«Les Amnésiques», récit de la cécité allemande face au nazisme
Géraldine Schwarz signe un récit prenant qui raconte, en s’appuyant sur sa propre histoire familiale, comment le peuple allemand a finalement reconnu sa responsabilité dans l’avènement et les crimes du nazisme. Un enjeu qui reste d’actualité
Mannheim, 22 octobre 1940: 2000 Juifs sont extirpés de leur domicile en plein jour pour être déportés. C’est l’une des premières grandes rafles en Allemagne, censée servir de test pour sonder la réaction de la population. «Tout s’est passé sans encombre ni incident», note le SS Reinhard Heydrich. Rêvons un instant: et si ladite population avait protesté au lieu de regarder passivement ce sinistre défilé en plein centre-ville, Hitler aurait-il fait machine arrière? Ou, du moins, cela aurait-il retardé la mise en oeuvre de l’extermination des Juifs d’Europe, estimée à 6 millions de morts?
Cette interrogation est au coeur du livre passionnant de Géraldine Schwarz sur l’impact des «Mitläufer» dans la mise en oeuvre de la politique criminelle nazie.

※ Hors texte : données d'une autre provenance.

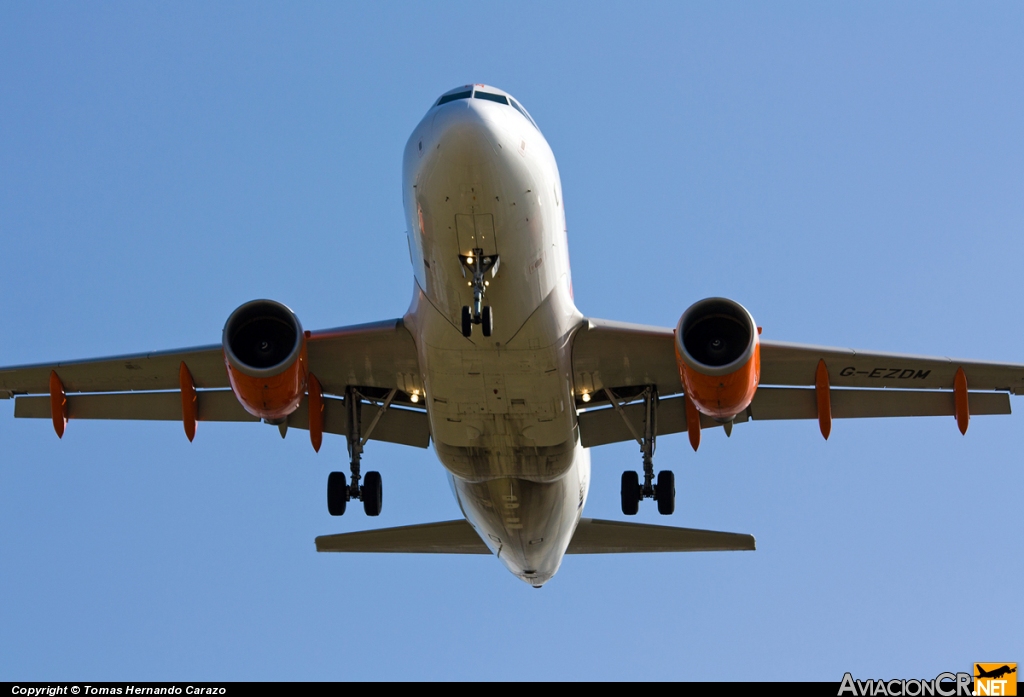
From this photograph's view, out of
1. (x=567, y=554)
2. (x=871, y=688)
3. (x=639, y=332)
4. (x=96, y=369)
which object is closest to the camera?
(x=871, y=688)

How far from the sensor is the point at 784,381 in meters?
20.1

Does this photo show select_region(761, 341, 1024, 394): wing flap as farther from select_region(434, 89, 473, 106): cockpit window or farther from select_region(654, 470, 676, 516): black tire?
select_region(434, 89, 473, 106): cockpit window

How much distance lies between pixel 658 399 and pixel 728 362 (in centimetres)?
304

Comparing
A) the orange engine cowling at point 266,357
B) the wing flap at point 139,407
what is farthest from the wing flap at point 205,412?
the orange engine cowling at point 266,357

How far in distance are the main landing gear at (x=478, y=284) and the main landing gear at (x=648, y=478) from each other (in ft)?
12.7

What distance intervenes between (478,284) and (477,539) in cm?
977

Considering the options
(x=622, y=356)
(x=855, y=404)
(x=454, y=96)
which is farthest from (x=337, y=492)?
(x=855, y=404)

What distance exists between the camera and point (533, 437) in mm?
18672

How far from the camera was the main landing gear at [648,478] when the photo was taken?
1977 centimetres

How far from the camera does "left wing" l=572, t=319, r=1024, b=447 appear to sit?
18875 mm

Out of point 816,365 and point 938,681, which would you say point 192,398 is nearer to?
point 816,365

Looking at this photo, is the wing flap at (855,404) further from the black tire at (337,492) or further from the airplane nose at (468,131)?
the airplane nose at (468,131)

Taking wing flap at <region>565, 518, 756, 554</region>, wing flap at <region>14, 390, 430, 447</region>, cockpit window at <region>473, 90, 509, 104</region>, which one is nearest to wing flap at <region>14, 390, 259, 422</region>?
wing flap at <region>14, 390, 430, 447</region>

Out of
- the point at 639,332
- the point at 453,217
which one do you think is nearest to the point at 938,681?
the point at 639,332
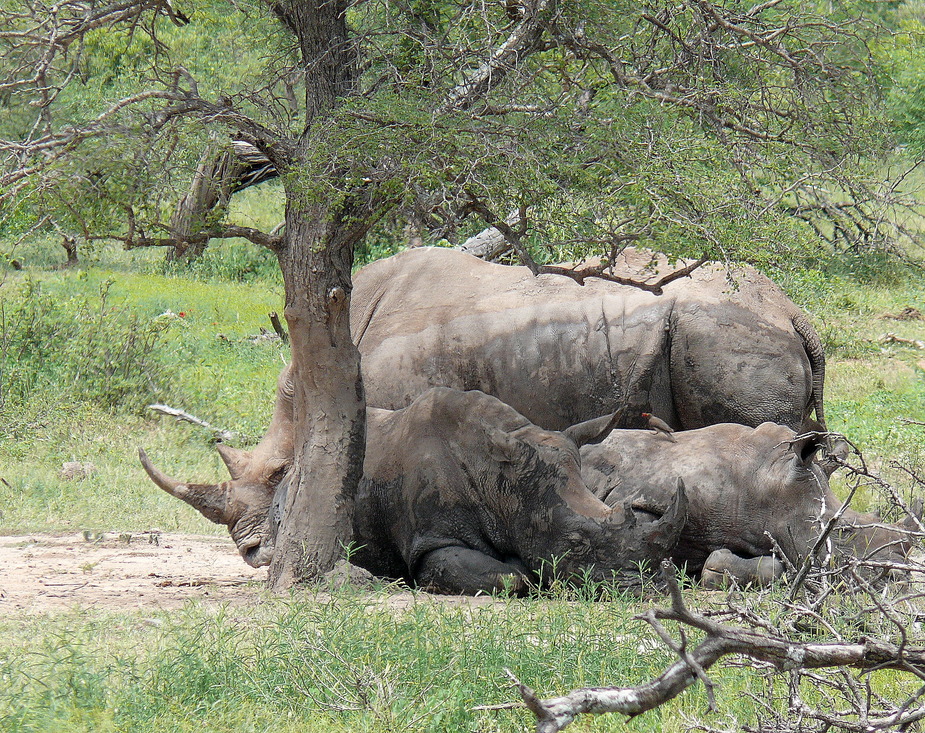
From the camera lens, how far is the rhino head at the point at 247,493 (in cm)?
706

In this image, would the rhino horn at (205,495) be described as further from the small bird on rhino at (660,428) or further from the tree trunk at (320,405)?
the small bird on rhino at (660,428)

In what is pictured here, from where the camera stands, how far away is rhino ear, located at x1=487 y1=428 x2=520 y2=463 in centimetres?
655

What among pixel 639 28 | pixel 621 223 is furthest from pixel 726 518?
pixel 639 28

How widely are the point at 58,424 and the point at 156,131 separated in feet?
16.3

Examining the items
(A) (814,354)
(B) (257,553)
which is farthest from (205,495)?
(A) (814,354)

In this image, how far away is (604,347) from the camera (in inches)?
314

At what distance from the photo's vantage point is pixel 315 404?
21.3 ft

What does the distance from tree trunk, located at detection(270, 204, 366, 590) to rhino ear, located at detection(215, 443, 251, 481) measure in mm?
867

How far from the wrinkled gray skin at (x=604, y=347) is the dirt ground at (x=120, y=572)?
1.53m

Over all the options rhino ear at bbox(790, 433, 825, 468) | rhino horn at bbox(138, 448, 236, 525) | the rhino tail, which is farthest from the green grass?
the rhino tail

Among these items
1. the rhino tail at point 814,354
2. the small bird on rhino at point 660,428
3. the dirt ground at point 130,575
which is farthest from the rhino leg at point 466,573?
the rhino tail at point 814,354

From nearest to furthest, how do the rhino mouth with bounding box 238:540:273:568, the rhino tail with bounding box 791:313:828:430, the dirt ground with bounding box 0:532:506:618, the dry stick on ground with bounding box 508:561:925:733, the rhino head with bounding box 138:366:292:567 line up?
the dry stick on ground with bounding box 508:561:925:733
the dirt ground with bounding box 0:532:506:618
the rhino mouth with bounding box 238:540:273:568
the rhino head with bounding box 138:366:292:567
the rhino tail with bounding box 791:313:828:430

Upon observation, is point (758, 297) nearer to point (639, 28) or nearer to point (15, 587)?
point (639, 28)

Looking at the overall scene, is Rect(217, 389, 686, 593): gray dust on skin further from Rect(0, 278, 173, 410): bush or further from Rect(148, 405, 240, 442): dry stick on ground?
Rect(0, 278, 173, 410): bush
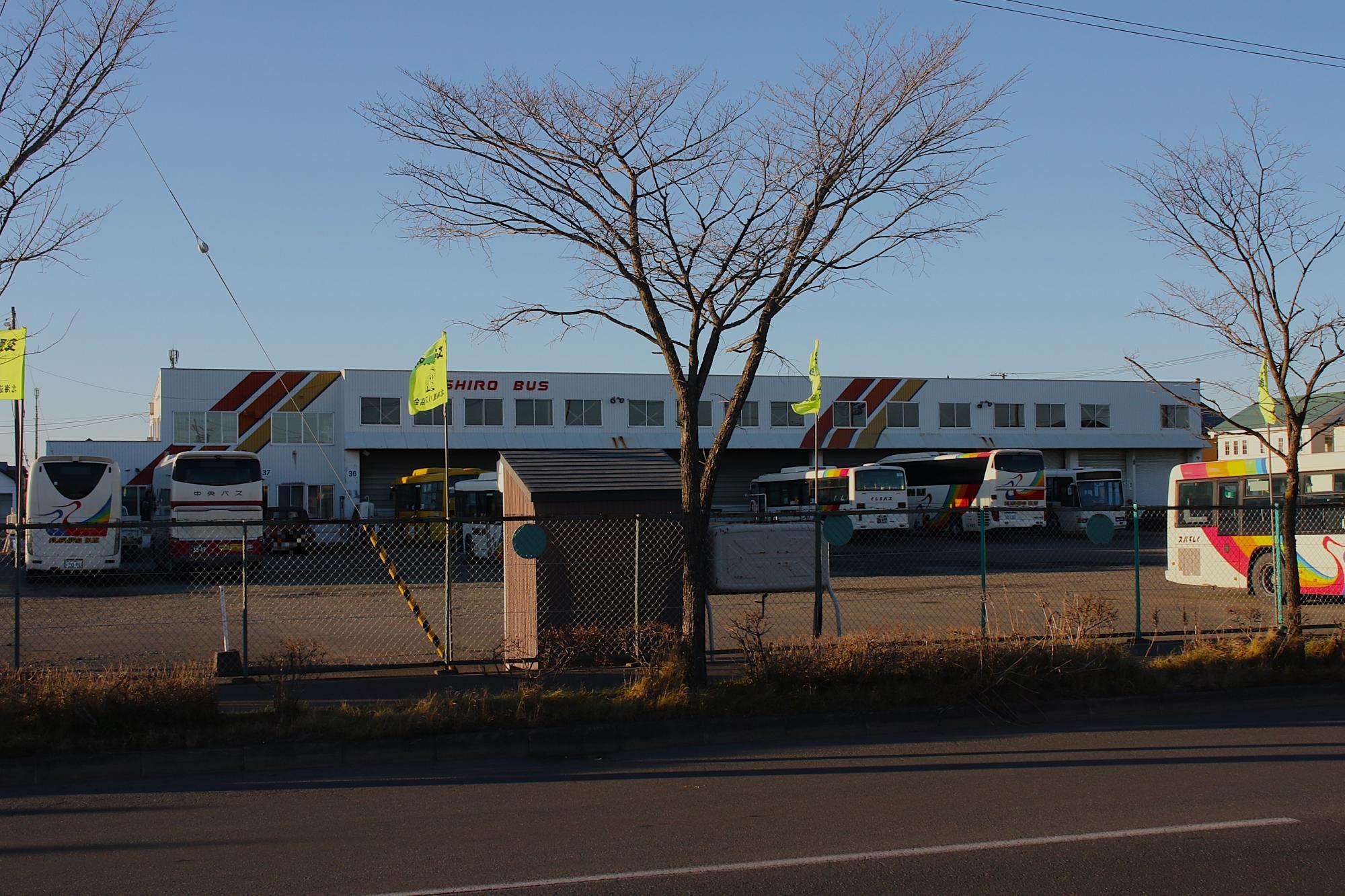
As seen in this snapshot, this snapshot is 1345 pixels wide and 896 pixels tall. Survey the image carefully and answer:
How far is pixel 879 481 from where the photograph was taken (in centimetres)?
4347

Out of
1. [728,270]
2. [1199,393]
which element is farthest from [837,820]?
[1199,393]

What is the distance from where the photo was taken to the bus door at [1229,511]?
19281 millimetres

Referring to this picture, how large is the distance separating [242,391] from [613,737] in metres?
45.4

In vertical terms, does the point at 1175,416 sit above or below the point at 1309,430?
above

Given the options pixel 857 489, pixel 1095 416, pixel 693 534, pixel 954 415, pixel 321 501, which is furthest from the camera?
pixel 1095 416

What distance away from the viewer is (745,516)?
13594 mm

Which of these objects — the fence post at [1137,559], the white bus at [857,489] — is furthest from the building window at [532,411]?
the fence post at [1137,559]

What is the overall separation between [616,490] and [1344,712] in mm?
6916

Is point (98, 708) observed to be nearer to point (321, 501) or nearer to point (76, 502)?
point (76, 502)

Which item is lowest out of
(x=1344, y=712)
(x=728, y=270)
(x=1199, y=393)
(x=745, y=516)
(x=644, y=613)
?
(x=1344, y=712)

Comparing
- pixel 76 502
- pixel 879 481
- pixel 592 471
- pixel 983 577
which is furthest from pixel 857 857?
pixel 879 481

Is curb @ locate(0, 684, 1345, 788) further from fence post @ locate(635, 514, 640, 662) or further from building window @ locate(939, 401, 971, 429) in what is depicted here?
building window @ locate(939, 401, 971, 429)

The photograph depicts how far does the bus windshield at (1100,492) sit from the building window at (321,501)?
31.7m

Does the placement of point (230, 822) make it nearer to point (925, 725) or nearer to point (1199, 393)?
point (925, 725)
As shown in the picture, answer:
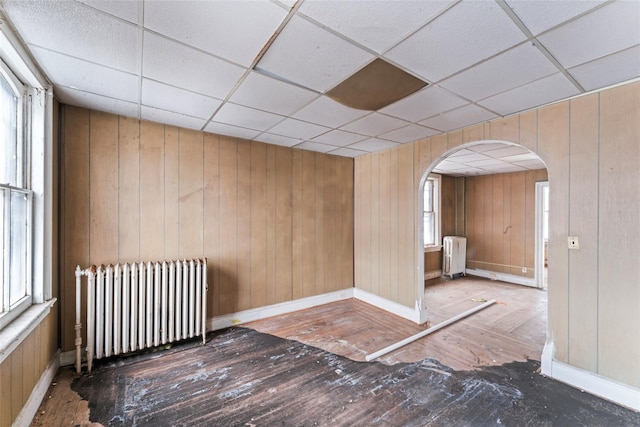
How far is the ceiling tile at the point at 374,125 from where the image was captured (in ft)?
8.96

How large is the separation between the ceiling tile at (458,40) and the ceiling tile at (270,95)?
811 millimetres

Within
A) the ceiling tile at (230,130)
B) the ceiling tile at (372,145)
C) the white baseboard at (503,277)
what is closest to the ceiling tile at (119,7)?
the ceiling tile at (230,130)

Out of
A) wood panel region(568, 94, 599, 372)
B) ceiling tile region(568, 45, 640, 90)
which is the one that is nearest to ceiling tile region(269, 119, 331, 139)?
ceiling tile region(568, 45, 640, 90)

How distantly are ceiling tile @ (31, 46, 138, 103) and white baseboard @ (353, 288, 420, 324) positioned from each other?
3898 mm

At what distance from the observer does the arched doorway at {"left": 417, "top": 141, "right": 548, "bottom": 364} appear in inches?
191

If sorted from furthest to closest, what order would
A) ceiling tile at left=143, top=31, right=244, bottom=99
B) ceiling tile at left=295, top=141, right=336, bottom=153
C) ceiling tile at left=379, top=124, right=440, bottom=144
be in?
ceiling tile at left=295, top=141, right=336, bottom=153 < ceiling tile at left=379, top=124, right=440, bottom=144 < ceiling tile at left=143, top=31, right=244, bottom=99

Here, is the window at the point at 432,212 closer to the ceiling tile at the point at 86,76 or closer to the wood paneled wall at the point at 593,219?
the wood paneled wall at the point at 593,219

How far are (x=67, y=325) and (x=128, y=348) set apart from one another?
58cm

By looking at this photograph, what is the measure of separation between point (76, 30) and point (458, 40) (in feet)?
7.15

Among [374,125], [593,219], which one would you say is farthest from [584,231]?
[374,125]

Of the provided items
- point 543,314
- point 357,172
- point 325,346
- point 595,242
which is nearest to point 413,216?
point 357,172

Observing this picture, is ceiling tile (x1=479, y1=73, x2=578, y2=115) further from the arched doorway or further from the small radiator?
the small radiator

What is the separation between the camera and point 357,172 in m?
4.57

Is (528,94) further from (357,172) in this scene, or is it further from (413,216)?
(357,172)
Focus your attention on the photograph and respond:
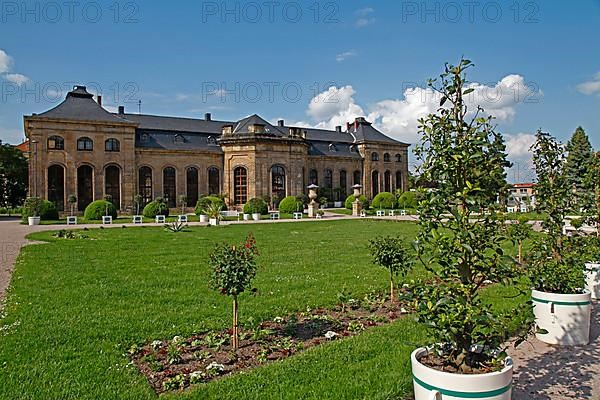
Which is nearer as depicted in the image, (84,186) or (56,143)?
(56,143)

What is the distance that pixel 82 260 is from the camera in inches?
434

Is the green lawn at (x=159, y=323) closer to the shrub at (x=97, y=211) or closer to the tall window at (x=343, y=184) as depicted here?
the shrub at (x=97, y=211)

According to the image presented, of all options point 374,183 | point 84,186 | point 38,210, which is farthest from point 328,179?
point 38,210

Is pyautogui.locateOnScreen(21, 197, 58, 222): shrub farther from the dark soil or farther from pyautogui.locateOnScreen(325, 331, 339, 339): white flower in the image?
pyautogui.locateOnScreen(325, 331, 339, 339): white flower

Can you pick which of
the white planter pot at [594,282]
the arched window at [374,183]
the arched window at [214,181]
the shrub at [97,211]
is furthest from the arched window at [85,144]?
the white planter pot at [594,282]

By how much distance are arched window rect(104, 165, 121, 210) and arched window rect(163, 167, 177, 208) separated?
381 centimetres

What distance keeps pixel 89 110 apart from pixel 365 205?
24691 mm

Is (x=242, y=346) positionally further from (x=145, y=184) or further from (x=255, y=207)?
(x=145, y=184)

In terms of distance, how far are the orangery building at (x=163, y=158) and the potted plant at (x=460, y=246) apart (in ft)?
92.4

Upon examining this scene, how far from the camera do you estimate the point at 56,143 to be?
112 ft

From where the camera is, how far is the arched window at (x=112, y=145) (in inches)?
1411

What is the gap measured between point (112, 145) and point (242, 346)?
35.1 meters

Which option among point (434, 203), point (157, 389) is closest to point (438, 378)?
point (434, 203)

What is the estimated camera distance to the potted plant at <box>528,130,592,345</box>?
482 cm
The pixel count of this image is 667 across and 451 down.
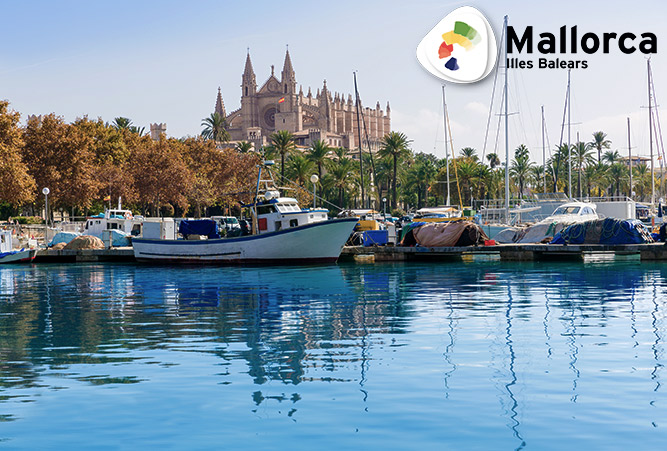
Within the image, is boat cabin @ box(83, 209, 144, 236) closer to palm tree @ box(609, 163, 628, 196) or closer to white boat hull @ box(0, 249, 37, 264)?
white boat hull @ box(0, 249, 37, 264)

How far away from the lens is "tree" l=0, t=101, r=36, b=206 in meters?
53.6

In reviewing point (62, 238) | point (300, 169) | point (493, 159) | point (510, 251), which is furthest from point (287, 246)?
point (493, 159)

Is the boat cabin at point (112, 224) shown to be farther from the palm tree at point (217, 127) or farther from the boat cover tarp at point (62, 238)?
the palm tree at point (217, 127)

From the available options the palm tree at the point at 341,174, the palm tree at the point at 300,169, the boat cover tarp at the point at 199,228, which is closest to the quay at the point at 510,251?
the boat cover tarp at the point at 199,228

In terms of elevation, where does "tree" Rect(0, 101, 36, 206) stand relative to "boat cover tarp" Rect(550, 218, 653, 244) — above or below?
above

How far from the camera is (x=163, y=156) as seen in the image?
76500 mm

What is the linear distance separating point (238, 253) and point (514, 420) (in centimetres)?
3180

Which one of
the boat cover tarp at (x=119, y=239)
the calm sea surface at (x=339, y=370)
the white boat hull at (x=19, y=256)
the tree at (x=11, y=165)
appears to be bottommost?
the calm sea surface at (x=339, y=370)

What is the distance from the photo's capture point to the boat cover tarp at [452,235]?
1638 inches

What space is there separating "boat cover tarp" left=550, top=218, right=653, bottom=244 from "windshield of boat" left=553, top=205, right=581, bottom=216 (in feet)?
21.7

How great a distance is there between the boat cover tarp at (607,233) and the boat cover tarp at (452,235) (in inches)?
194

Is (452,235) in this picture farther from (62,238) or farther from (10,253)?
(62,238)

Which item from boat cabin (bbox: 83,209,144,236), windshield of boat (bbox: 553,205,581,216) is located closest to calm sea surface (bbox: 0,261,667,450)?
windshield of boat (bbox: 553,205,581,216)

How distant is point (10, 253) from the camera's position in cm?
4431
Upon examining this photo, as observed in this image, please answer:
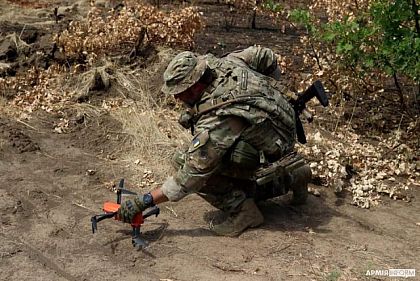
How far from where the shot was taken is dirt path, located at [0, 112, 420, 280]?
168 inches

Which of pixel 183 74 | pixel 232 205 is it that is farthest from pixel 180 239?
pixel 183 74

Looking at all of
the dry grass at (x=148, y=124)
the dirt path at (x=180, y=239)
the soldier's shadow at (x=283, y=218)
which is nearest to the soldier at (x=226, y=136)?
the soldier's shadow at (x=283, y=218)

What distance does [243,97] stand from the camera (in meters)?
4.43

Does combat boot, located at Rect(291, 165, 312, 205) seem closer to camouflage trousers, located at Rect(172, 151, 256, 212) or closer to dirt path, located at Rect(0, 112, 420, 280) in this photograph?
dirt path, located at Rect(0, 112, 420, 280)

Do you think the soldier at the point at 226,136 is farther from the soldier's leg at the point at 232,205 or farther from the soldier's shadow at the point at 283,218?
the soldier's shadow at the point at 283,218

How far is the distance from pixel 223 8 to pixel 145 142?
18.7 feet

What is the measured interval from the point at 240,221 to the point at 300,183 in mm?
639

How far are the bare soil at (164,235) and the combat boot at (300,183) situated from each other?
0.09m

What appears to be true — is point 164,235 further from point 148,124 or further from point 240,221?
point 148,124

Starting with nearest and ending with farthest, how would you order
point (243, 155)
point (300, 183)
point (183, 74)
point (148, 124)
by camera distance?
point (183, 74), point (243, 155), point (300, 183), point (148, 124)

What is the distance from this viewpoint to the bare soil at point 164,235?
14.0 ft

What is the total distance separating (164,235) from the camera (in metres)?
4.73

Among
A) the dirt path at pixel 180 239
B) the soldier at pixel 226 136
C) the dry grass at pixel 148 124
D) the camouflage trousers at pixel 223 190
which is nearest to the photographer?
the dirt path at pixel 180 239

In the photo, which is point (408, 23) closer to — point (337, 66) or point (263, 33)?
point (337, 66)
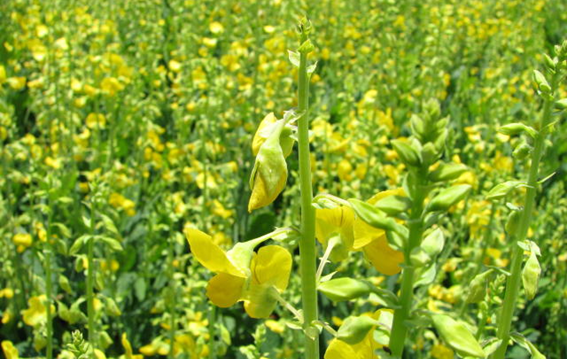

Les Mitläufer? Ce sont celles et ceux qui, en Allemagne, «marchaient avec le courant», selon la terminologie inventée par les Alliés: par exemple en rachetant à vil prix, comme Karl Schwarz, le grandpère de l’auteure, une entreprise détenue par des Juifs. En assistant sans broncher à la déportation de leurs voisins, vieux, femmes et enfants, promis à une mort certaine. Ou encore, en visitant les appartements encore chauds des Juifs pour acquérir meubles et objets de valeur. Cupidité, opportunisme, mépris plus ou moins conscient de l’autre: les «Mitläufer» sont cette majorité silencieuse, ce miroir tendu d’une humanité dévoyée à laquelle, hélas, nous ressemblerions peutêtre en pareille occasion.
LE VERROU COMMUNISTE
«Le rythme de la mémoire est plus lent que celui de l’Histoire», écrit avec justesse Géraldine Schwarz. Son récit, qui couvre presque un siècle d’histoire allemande et européenne à travers sa propre histoire familiale, montre que le mea culpa allemand a mis beaucoup de temps à venir, à l’Ouest comme à l’Est. Il a fallu attendre 1968 pour que le génocide à l’encontre des Juifs apparaisse dans sa monstruosité singulière, pour que la jeune génération pointe un doigt accusateur face à ses aînés, murés dans le silence. A l’Est par contre, le travail de mémoire a été retardé par le verrou communiste: passés du joug brun au rouge, ceux qu’on surnommait les «Ossies» n’ont pas eu le temps d’examiner leur implication dans le régime hitlérien et se sont longtemps considérés uniquement comme des victimes, du nazisme puis du totalitarisme soviétique.
TENTATION DU REPLI
Ces mémoires en décalage constituent un «héritage explosif» qui mine encore la RFA réunifiée depuis vingt-sept ans. Exemple? En 2015, la chancelière Angela Merkel a ouvert les portes à un million de réfugiés notamment syriens. Ce geste, loué à l’Ouest comme un «automne de la rédemption des Allemands», a été plutôt mal reçu dans l’ex-RDA et a permis la percée d’un parti d’ultra-droite. La xénophobie et la tentation du repli observée dans une bonne partie de l’Europe centrale et orientale ne sont pas sans lien avec l’évolution ou le recul du travail de mémoire des sociétés européennes quant aux crimes commis pendant la Seconde Guerre mondiale, observe l’auteure.
En Europe, le «consensus moral» est encore inachevé et fragile: dans plusieurs pays, on observe un frein inquiétant au travail de mémoire: tout récemment, le parlement polonais a voté une loi mémorielle extrêmement controversée interdisant toute accusation de complicité de la Pologne avec les crimes nazis. Ce pays avait pourtant fait dès 1989 un important travail d’introspection. Un effort mémoriel illustré notamment par le musée Polin, qui retrace, au coeur même de l’ancien ghetto de Varsovie, le destin tragique de ce qui fut la plus grande communauté juive du monde avant son extermination.